Josep Borrell.

« Continuer à croire que les États-Unis sont notre grand allié, c'est nier la réalité »

L'ancien haut représentant de l'Union européenne aux Affaires étrangères Josep Borrell a critiqué mardi la « douceur » de l'UE face à l'intervention militaire américaine au Venezuela et a demandé à Bruxelles de cesser de considérer Washington comme son « grand allié ».

Dans une interview accordée à EFE à Santiago, au Chili, Borrell a déclaré que les actions militaires américaines à Caracas pour capturer Nicolás Maduro et son épouse, Cilia Flores, représentent « un puissant signal d’alarme pour l’Europe que de nombreux dirigeants européens, notamment de Bruxelles, ne veulent pas entendre ».

« Les États-Unis sont prêts à établir un ordre dirigé par eux dans les zones d'influence et continuer à croire qu'ils sont notre grand allié, c'est nier la réalité », a déclaré Borrell, qui est dans la capitale chilienne pour donner la conférence. Les défis de la politique mondiale à l'Université du Chili.

« Donner de l'eau à Trump est une attitude de douceur »

L'ancien ministre espagnol a assuré que dans plusieurs pays européens l'idée de « danser sur l'eau » contre le président américain Donald Trump était imposée par crainte que Washington ne cesse de protéger l'Ukraine. « C'est une attitude douce… C'est une tactique pour essayer de le calmer et de l'amener à ne pas abandonner l'Ukraine, mais Trump abandonnera l'Ukraine ou non, comme cela lui convient », a-t-il ajouté.
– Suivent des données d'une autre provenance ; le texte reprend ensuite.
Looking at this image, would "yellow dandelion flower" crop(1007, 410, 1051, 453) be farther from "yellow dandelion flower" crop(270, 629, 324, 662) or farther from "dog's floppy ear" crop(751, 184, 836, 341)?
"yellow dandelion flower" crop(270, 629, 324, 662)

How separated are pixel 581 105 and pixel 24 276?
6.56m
L'Union européenne a publié dimanche, près d'un jour et demi après l'arrestation de Maduro pour le juger à New York pour trafic de drogue, une déclaration signée par 26 des 27 États membres – tous sauf la Hongrie – dans laquelle elle ne critique pas les actions de Washington et se limite à demander « le calme et la modération » et le respect du droit international.

Borrell a rappelé que l'Espagne était le seul pays européen qui s'est distancé de cette position et qui, avec le Brésil, le Chili, la Colombie, le Mexique et l'Uruguay, a condamné dans une déclaration l'intervention et « la tentative de contrôle gouvernemental, d'administration ou d'appropriation externe de ressources naturelles ou stratégiques ».

Ce n'est pas la démocratie, ce sont les ressources du Venezuela

Selon lui, Trump « veut un gouvernement fantoche au Venezuela, comme celui que Poutine voulait installer en Ukraine et a déjà en Biélorussie », et il a soutenu que le but ultime « n'est pas de restaurer la démocratie », mais de s'emparer des ressources naturelles du pays. « Et si pour cela vous devez vous allier avec les restes du régime chaviste ou maduriste, ne doutez pas que vous le ferez », a-t-il déclaré. Le Venezuela possède les plus grandes réserves de pétrole au monde, devant celles de l’Arabie saoudite.

L’ancien vice-président de la Commission européenne (2019-2024) a déclaré comprendre la joie de millions de Vénézuéliens après la chute de Maduro, mais a averti qu’« un président illégitime soutenu par un appareil terroriste corrompu » ne peut pas être remplacé par « un proconsul américain à la manière de l’Empire romain ».

Dans ce contexte, il a prévenu que le monde se dirigeait vers une « jungle » où seule « la loi du plus fort » gouvernerait et a posé un scénario hypothétique : « Si demain Trump décide de prendre le Groenland par la force, que dirons-nous, Européens, que pourrions-nous faire ?

Pour Borrell, la seule issue est que l’Europe renforce son autonomie stratégique. « L'Europe a vécu confortablement sous le parapluie protecteur des États-Unis ; aujourd'hui, c'est un protectorat militaire et ce n'est pas une bonne solution car, si le protecteur décide de ne pas vous protéger, vous vous retrouvez nu », a-t-il conclu.